「女の子は本当にピンクが好きなのか」堀越 英美

  姪Aはピンクが大好き。ピンクの安心タオルを握り、着ている服も上下ピンク、キティちゃん&ピューロランドが大好きで、コロナ前に帰省した時は、ピューロランドのテーマソング?を歌いながら部屋の中を飛び跳ねていた。プリンセスも大好きで、毎年スタジオアリスでドレスを着て写真を撮るのを楽しみにしている。母(私の妹)の意向で髪をベリーショートにされ、乳歯から生え変わり途中のすきっ歯で、プリンセスとか言われてもな。と思わんことも無い。

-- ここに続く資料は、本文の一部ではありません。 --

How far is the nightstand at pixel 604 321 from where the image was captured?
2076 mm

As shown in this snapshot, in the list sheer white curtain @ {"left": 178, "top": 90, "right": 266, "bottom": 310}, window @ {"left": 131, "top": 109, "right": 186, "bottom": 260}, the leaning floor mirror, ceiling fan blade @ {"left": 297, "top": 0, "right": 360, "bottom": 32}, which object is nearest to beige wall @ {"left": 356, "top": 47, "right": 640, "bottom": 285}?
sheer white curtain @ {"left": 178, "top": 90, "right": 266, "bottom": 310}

しかし私自身はこの手の楽しみを早々に諦めてしまった子どもだったので、可愛いものやドレスを心から楽しめる姪Aを慈愛の眼差しで見ている。 姪ができてから子ども向けの衣料や玩具コーナーに注意を向ける機会が増えた。女児向けと言われるものはどうしてこんなにピンク、あるいはパステルカラーに溢れているのか謎だった。何故どれもこれも同じような淡い色合いなのか。「フワフワかわいい」が過剰で、暴力的にさえ感じる。「女児がピンクを好む」とは、社会的な抑圧の結果なんだろうか。でも、生得的な嗜好がありそうな気もするんだよな。というわけで読んでみたこの本。サクサクと軽い読み応えだった。社会学とかジェンダー関連の本かと思ったら、その道の専門家が書いた本ではなかったらしい。

 女児がピンク(パステルカラー)を好む生得的な規定はどうもありそう、という話がうっすら紹介されていた。面白かったのは、「ピンク」という色の扱われ方の変遷。フランス・ロココ時代には男性がまとう色として活躍していたらしい。花の刺繍が入ったピンクのジャケット……考えるだけで華やかな代物だ。ピンクが女性を規定する色になったのは1950年代のアメリカから。そして反動のウーマン・リブ闘争がやってきて、また盛り返しがあって、云々。しかし「愛と家庭の象徴・ピンク」という扱われ方から、「色はピンクだけど、中身のコンテンツは男女共通」の時代へ変わっているらしい。女児の好きな色、そして物語を好む嗜好を踏まえた実験玩具*1が出ているんだとか。バービーも理想的肉体の提示が女児の自尊感情を損なうという知見から、普通体型や様々な肌の色のバービーが出ているそうな。

 子どもの好奇心を伸ばし、自尊感情を損なわず楽しく遊べるように玩具が進化しているという話は随分救いになった。そういう玩具を姪達には渡したい伯母さんなのだった。多分姪じゃなくても、誰かの子どもに玩具をプレゼントするとしたら、そういう玩具を選ぶと思う。いつの間にか私も後継の女の子達の未来を考えるようになった。

女の子は本当にピンクが好きなのか (河出文庫)

女の子は本当にピンクが好きなのか (河出文庫)

  • 作者:堀越英美
  • 発売日: 2019/10/05
  • メディア: 文庫
 

  面白かったんだけど、この本は参考文献のリストがない。一般書だから仕方がないんだろうけど、そこが大変惜しい。

*1:ストーリー上の難問を科学的手法で解決する構成になっているらしい。